RCW 81.84.020.  Thus, an existing certificate holder furnishing reasonable and adequate service has exclusive rights to operate within the territory it serves.  Kitsap Cy. Transp. Co. v. Department of Pub. Works, 170 Wash. 396, 403-05, 16 P.2d 828 (1932).

            No such limitations apply to freight-only operations of steamboat companies, however.  Thus, a launch service operating under a certificate of public convenience and necessity may not invoke chapter 81.84 RCW to exclude freight-only launch service operations from a particular anchorage area.

            We trust this opinion will be of assistance to you.

                                    KENNETH O. EIKENBERRY
                                    Attorney General

                                    FRONDA WOODS
                                    Assistant Attorney General

FW:aj


    [1]       Through a series of transfers of authority and name changes, the Utilities and Transportation Commission now performs the duties that the 1911 Public Service Act assigned to the Public Service Commission.  Laws of 1921, ch. 7, § 25, p. 19; Laws of 1935, ch. 8, § 1, p. 21; Laws of 1945, ch. 267, § 5, p. 861; Laws of 1961, ch. 290, § 1, p. 2326; RCW 81.04.010.

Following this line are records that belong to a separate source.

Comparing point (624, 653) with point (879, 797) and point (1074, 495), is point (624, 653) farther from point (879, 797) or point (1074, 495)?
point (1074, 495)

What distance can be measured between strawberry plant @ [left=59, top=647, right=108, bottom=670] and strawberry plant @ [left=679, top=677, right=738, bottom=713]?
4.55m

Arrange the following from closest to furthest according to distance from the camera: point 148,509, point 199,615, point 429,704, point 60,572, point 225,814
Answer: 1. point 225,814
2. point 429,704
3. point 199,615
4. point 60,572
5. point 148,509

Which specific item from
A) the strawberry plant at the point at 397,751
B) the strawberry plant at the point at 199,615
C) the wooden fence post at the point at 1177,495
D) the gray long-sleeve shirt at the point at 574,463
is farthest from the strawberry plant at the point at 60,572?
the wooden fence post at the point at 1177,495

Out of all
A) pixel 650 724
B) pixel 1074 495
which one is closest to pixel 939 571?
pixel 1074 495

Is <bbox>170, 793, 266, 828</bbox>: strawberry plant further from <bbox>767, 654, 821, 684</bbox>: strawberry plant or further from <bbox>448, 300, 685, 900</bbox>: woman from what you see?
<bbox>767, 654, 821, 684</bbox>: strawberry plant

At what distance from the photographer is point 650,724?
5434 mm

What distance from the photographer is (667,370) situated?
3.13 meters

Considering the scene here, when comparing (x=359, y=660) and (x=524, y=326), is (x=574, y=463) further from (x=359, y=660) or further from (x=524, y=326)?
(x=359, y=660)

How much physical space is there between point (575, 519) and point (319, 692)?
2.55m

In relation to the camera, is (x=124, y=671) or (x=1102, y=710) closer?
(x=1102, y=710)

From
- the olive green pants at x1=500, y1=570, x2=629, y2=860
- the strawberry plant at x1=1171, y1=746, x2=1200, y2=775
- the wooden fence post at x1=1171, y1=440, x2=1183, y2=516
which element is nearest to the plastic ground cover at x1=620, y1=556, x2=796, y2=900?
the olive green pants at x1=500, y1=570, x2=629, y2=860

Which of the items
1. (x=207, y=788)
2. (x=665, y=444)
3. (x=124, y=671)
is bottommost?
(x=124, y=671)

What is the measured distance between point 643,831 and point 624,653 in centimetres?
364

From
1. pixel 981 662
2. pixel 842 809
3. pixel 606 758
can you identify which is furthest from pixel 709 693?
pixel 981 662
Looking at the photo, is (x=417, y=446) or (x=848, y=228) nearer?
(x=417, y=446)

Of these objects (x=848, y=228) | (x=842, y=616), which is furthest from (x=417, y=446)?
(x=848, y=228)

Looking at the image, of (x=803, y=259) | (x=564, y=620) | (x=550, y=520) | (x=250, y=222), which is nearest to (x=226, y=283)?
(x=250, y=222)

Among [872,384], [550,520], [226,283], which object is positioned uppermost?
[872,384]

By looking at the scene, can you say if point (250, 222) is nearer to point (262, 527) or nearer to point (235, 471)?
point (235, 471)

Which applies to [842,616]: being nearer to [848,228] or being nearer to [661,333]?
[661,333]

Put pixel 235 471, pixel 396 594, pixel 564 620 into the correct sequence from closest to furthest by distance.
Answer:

    [2]       The Utilities and Transportation Commission now performs the duties that the 1927 Act assigned to the department of public works.

    [3]       Federal laws and regulations, such as those administered by the United States Coast Guard, may apply to certain aspects of launch service operations.  See, e.g., 46 C.F.R. Part 26 (vessel operation); 46 C.F.R. Part 91 (vessel inspection); 49 C.F.R. Part 176 (vessel transportation).  We express no opinion on the applicability of those laws to any launch service operation.